Ian Skorodin graduated from New York University’s Tisch School of the Arts and began his directing career with an award winning feature film, entitled TUSHKA, based on the murder of a Native American activist’s family. After premiering at Sundance in 1998, TUSHKA went on to win Best Feature at the Arizona International Film Festival and the Spirit Award at the First Nations Film Festival in Chicago. In 2000, TUSHKA was distributed to DirecTV for domestic television distribution and Germany’s Pro Sieben for international audiences.
Skorodin moved into animation and is currently directing CRAZY IND’N, a stop motion animation series. CRAZY IND’N went on to screen in England, Finland, New York and won best animation at the Cherokee International Film Festival. Skorodin’s most recent work, WALKING ON TURTLE ISLAND, is a television pilot that premiered at the 2009 Ashland International Film Festival in April. This is a groundbreaking series that portrays a Native American hero who wins the day. Skorodin directed The Homestead, a first hand account of the Choctaw survivors of the Trail of Tears and Ramona Band of Cahuilla, a historical documentary based on the Ramona Band of Cahuilla Indians. Skorodin is currently developing TEN LITTLE INDIANS, a feature length movie about Indians in prison. Skorodin has also directed music videos for several independent bands including Indian blues band, NATIVE ROOTS. This video won the First Nations Music Award in Chicago.
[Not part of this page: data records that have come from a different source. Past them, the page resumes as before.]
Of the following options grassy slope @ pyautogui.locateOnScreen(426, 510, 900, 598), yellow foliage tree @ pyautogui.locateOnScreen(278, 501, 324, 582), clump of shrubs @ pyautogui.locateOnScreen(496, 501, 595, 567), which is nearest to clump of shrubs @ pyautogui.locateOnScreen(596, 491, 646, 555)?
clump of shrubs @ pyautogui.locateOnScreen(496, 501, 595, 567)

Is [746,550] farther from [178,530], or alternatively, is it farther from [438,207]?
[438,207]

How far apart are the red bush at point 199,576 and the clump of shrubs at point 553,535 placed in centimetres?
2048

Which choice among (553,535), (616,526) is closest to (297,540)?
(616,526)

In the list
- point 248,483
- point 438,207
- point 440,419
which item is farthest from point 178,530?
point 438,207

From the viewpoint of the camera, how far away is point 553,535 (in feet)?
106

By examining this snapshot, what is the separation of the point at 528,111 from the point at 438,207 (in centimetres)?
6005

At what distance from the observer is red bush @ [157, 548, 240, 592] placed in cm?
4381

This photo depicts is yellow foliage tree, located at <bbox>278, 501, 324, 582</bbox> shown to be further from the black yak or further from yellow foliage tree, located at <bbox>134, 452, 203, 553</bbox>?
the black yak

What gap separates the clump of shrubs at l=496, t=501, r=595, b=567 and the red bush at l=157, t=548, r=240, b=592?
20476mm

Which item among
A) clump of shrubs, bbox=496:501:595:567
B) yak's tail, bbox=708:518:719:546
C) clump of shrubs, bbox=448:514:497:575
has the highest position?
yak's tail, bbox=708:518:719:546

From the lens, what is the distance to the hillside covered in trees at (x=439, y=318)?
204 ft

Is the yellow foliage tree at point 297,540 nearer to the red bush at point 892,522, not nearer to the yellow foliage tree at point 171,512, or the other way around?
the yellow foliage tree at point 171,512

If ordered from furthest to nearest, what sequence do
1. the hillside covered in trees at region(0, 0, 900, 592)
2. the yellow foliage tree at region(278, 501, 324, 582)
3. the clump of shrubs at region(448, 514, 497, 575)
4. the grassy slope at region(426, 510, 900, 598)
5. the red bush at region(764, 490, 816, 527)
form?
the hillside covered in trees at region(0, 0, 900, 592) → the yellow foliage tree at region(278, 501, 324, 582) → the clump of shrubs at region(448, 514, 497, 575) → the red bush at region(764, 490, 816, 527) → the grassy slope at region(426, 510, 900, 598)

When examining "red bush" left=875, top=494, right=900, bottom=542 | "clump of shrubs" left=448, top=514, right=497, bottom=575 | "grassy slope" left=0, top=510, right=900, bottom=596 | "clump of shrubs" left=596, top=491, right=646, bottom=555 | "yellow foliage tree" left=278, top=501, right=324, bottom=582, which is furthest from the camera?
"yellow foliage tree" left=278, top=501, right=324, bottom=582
In addition to his commissioner position with the Native American Commission of the City/County of Los Angeles, Skorodin founded a film festival, a film workshop program, and a scholarship fund. Skorodin also works closely with artistic organizations outside of his immediate locale. He is a board member of the Cherokee International Film Festival in Oklahoma and of the Weeneebeg Film Festival in Canada. Skorodin has instructed many youth filmmaking workshops. His most recent was on the M’Chigeeng Ojibwe Reserve in Ontario, Canada sponsored by the Weengushk Film Institute. Skorodin has taught at many reservations in California, Oklahoma and Canada. He will be teaching again in October at the Cherokee International Film Festival.